7. Si la requérante démontre séjourner en France depuis 10 ans à la date de la décision attaquée, elle ne justifie pas avoir tissé des liens stables et durables sur le territoire, où elle apparait dépourvue d'attaches familiales, alors que sa fille réside en Allemagne et qu'un de ses enfants, et ses trois frères et sœurs résident dans son pays d'origine, où elle a vécu jusqu'à l'âge de 48 ans. En outre, il ne ressort pas des pièces du dossier que son état de santé fasse obstacle à son retour dans son pays d'origine.

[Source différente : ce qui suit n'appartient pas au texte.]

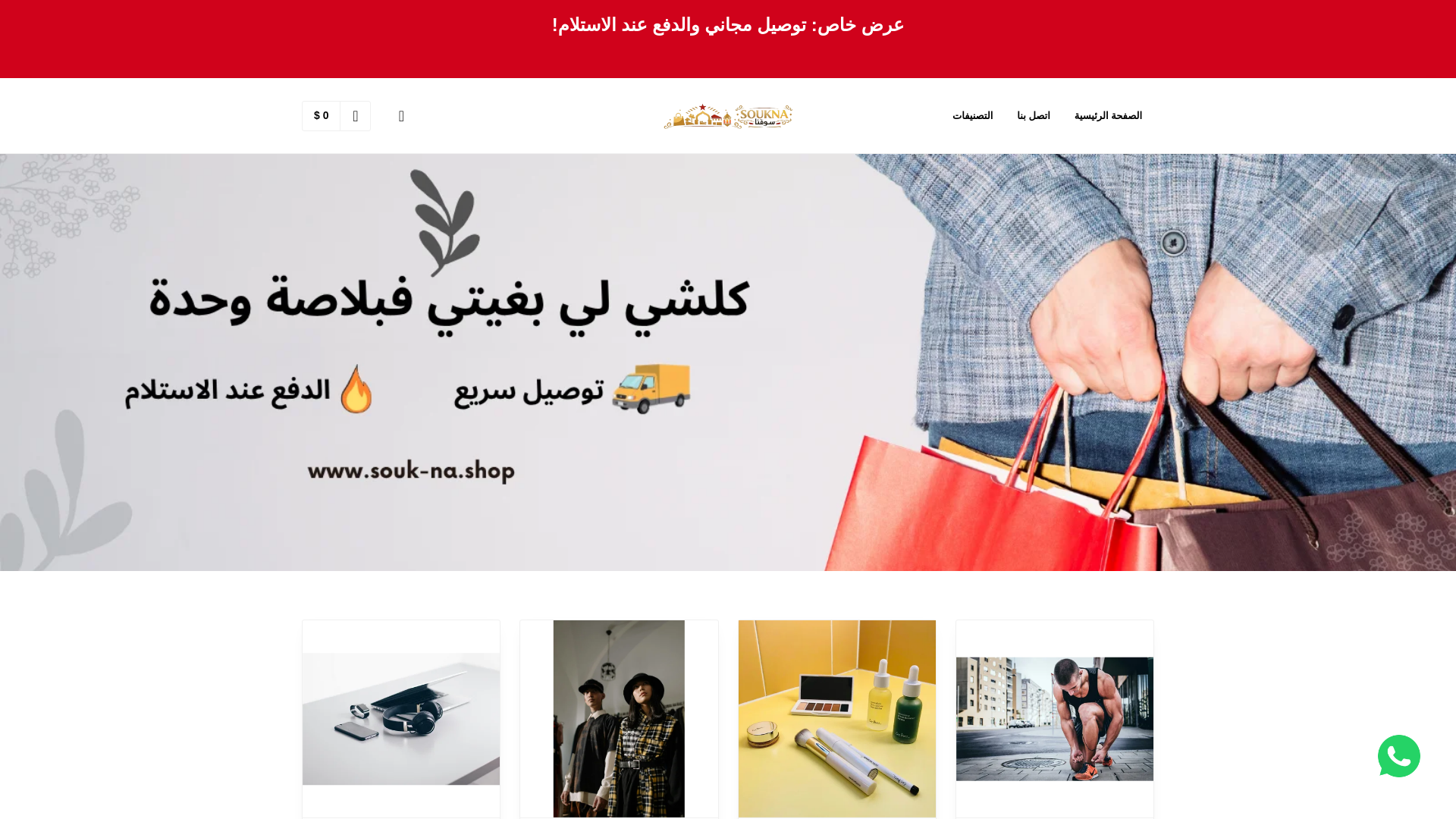 website screenshot of https://souk-na.shop/
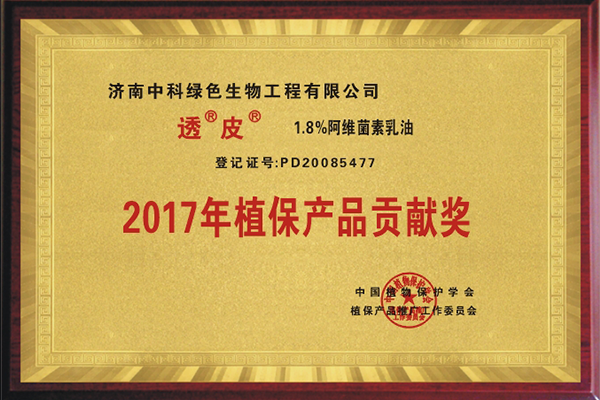 “透皮®阿维”取得“2017年植保产品贡献奖”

Dès lors, le moyen tiré de la violation de l'article 8 précité et de l'erreur manifeste d'appréciation qu'aurait commise le préfet des Yvelines doivent être écartés.

8. En dernier lieu, aux termes des stipulations de l'article 3 de la convention européenne de sauvegarde des droits de l'homme et des libertés fondamentales : " Nul ne peut être soumis à la torture ni à des peines ou traitements inhumains ou dégradants. ".

9. En l'espèce, si Mme B soutient craindre pour sa vie en cas de retour dans son pays d'origine, d'une part, ses demandes d'asile ont été rejetées par l'OFPRA et par la Cour nationale du droit d'asile, d'autre part, elle n'apporte pas d'élément contemporain étayant ses allégations. Enfin, si elle montre que son état de santé a nécessité des soins, elle n'établit ni que ces soins seraient nécessaires à la date de la décision attaquée, ni qu'elle ne peut voyager sans risque vers son pays d'origine. Elle n'est donc pas fondée à soutenir que l'article 3 précité aurait été méconnu.

10. Par suite, il y a lieu de rejeter les conclusions aux fins d'annulation de la requête et par voie de conséquence, les conclusions présentées sur le fondement des articles L. 911-1 et L. 911-2 du code de justice administrative ainsi que celles présentées sur le fondement de l'article L. 761-1 du code de justice administrative.

D E C I D E :

Article 1er : La requête de Mme B est rejetée.

Article 2 : Le présent jugement sera notifié à Mme A B et au préfet des Yvelines.

Délibéré après l'audience du 11 septembre 2025, à laquelle siégeaient :

Mme Cayla, présidente,

M. Bélot, premier conseiller,

Mme Geismar, première conseillère

Rendu public par mise à disposition au greffe le 25 septembre 2025

La rapporteure,

signé

M. Geismar

La présidente,

signé

F. Cayla

La greffière,

signé

A. Esteves

La République mande et ordonne au préfet des Yvelines en ce qui le concerne ou à tous commissaires de justice à ce requis en ce qui concerne les voies de droit commun contre les parties privées, de pourvoir à l'exécution de la présente décision.